To prove the capacitance formula, we need to express the total capacitance of both of these capacitors in terms of the individual capacitances. From the definition of capacitance, we have 
\[C_\text{total} = \frac{Q_\text{total}}{V_\text{total}}\]
Notice that $V_\text{total}$ is the sum of the voltages across $C_1$ and $C_2$. We can get each of these voltages using the definition of capacitance.
\[V_\text{total} = V_1 + V_2 = \frac{Q_1}{C_1} + \frac{Q_2}{C_2}\]
The key observation now is that because the right plate of $C_1$ is connected to the left plate of $C_2$, the charge stored on both plates must be of equal magnitude.\footnotemark Therefore, we have $Q_1 = Q_2$. Let us call this charge stored $Q$ (i.e. $Q = Q_1 = Q_2$). Now, we know that the total charge stored is also $Q$.\footnotemark Therefore, we know that $Q_\text{total} = Q$. Now, we have 
\[C_\text{total} = \frac{Q_\text{total}}{V_\text{total}} = \frac{Q}{Q_1/C_1 + Q_2/C_2} = \frac{Q}{Q/C_1 + Q/C_2} = \frac{1}{1/C_1 + 1/C_2}\]

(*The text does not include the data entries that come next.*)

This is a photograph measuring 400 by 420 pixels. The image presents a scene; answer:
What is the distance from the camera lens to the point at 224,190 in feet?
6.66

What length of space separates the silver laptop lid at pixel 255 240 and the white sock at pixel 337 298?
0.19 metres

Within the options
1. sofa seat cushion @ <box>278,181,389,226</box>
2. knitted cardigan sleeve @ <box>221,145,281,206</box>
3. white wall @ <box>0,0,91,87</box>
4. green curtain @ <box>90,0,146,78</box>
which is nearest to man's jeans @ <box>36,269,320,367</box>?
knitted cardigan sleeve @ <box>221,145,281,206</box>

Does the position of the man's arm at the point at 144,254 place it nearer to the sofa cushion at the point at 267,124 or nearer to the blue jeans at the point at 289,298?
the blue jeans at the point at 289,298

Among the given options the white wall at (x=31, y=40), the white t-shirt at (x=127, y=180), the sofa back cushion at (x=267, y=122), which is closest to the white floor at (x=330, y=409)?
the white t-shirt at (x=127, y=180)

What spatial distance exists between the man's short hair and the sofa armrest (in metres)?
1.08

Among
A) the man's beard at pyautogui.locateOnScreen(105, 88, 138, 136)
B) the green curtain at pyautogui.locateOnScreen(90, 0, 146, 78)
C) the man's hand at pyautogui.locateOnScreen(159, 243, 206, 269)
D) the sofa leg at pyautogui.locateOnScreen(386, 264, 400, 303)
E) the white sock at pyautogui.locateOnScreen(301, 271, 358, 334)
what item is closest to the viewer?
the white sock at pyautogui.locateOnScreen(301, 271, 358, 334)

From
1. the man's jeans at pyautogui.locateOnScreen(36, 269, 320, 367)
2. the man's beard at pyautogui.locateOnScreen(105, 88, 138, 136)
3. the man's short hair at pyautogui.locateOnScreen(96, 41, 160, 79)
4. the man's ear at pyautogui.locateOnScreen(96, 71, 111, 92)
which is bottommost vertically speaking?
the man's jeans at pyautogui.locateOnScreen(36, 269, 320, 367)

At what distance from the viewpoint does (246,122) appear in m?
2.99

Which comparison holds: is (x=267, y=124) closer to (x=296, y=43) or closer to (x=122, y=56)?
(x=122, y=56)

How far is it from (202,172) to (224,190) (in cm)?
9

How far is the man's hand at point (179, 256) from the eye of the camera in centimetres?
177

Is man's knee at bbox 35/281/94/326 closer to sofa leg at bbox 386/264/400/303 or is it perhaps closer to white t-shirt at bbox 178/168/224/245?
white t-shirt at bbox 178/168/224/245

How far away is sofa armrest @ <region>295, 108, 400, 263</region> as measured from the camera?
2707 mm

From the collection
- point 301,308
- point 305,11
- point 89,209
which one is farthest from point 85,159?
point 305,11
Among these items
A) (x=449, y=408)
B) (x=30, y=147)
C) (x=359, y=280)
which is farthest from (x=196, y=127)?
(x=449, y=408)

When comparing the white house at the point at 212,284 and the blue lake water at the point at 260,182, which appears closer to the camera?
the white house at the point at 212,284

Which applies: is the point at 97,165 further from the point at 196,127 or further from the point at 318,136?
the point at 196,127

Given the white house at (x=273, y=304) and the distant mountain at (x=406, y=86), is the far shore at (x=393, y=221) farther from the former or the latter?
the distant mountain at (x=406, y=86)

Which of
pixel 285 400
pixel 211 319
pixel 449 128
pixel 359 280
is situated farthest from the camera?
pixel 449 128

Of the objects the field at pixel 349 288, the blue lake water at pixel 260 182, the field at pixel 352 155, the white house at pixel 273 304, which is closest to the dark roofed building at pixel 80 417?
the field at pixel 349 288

\footnotetext{If this were not true, then there would be a net charge on these two plates and the wire between them. Because we assume that the capacitors started out with no net charge and there is no way for charge to leave the middle wire or the two plates it connects, this is impossible. }

\footnotetext{If you are having trouble seeing this, suppose we apply a positive voltage to the left plate of $C_1$ relative to the right plate of $C_2$. Suppose this causes the left plate of $C_1$ to charge to some charge $q$. We now must have a charge of $-q$ on the right plate of $C_1$ because $q$ units of charge are now pushed onto the left plate of $C_2$. Now the left of $C_2$ has $q$ units of charge which causes a corresponding $-q$ charge on the right side of $C_2$. Thus the overall total charge separated across these two capacitors is $q$. 
}

\ex{1.16}
Equation 1.21 gives us the relationship between the time and the voltage ($V_\out$) across the capacitor while charging. To find the rise time, subtract the time it takes to reach 10\% of the final value from the time it takes to reach 90\% of the final value.
\begin{align*}
    V_\out &= 0.1V_f = V_f(1-e^{-t_1/RC}) \\
    0.1 &= 1 - e^{-t_1/RC}\\ 
    t_1 &= -RC \ln(0.9)
\end{align*}
Similarly, we find that $t_2 = -RC \ln(0.1)$. Subtracting these two gives us 
\[t_2 - t_1 = -RC(\ln(0.1) - \ln(0.9)) = 2.2RC\]

\ex{1.17}
The voltage divider on the left side of the circuit can be replaced with the Th\'evenin equivalent circuit found Exercise 1.10 (c). Recall that $V_\Th = \frac{1}{2} V_\in$ and $R_\Th = \SI{5}{\kohm}$. This gives us the following circuit.
\begin{circuit}{fig:1.17.1}{Th\'evenin equivalent circuit to Figure 1.36 from the textbook.}
    (0,2) to[open, v_>=$V_\Th$, o-o] (0,0) node[ground]{}
    (0,2) to[R=$R_\Th$] (3,2)
        to[C=$C$, *-] (3,0) node[ground]{}
    (3,2) to[short, -o] (5,2)
    to[open, v^>=$V(t)$, o-o] (5,0) node[ground]{}
\end{circuit}

Now we have a simple RC circuit which we can apply Equation 1.21 to. The voltage across the capacitor is given by 
\[V(t) = V_\text{final}(1 - e^{-t/RC}) = V_\Th (1 - e^{-t/R_\Th C} = \mans{\frac{1}{2}V_\in (1 - e^{-t/5 \times 10^{-4}})}\]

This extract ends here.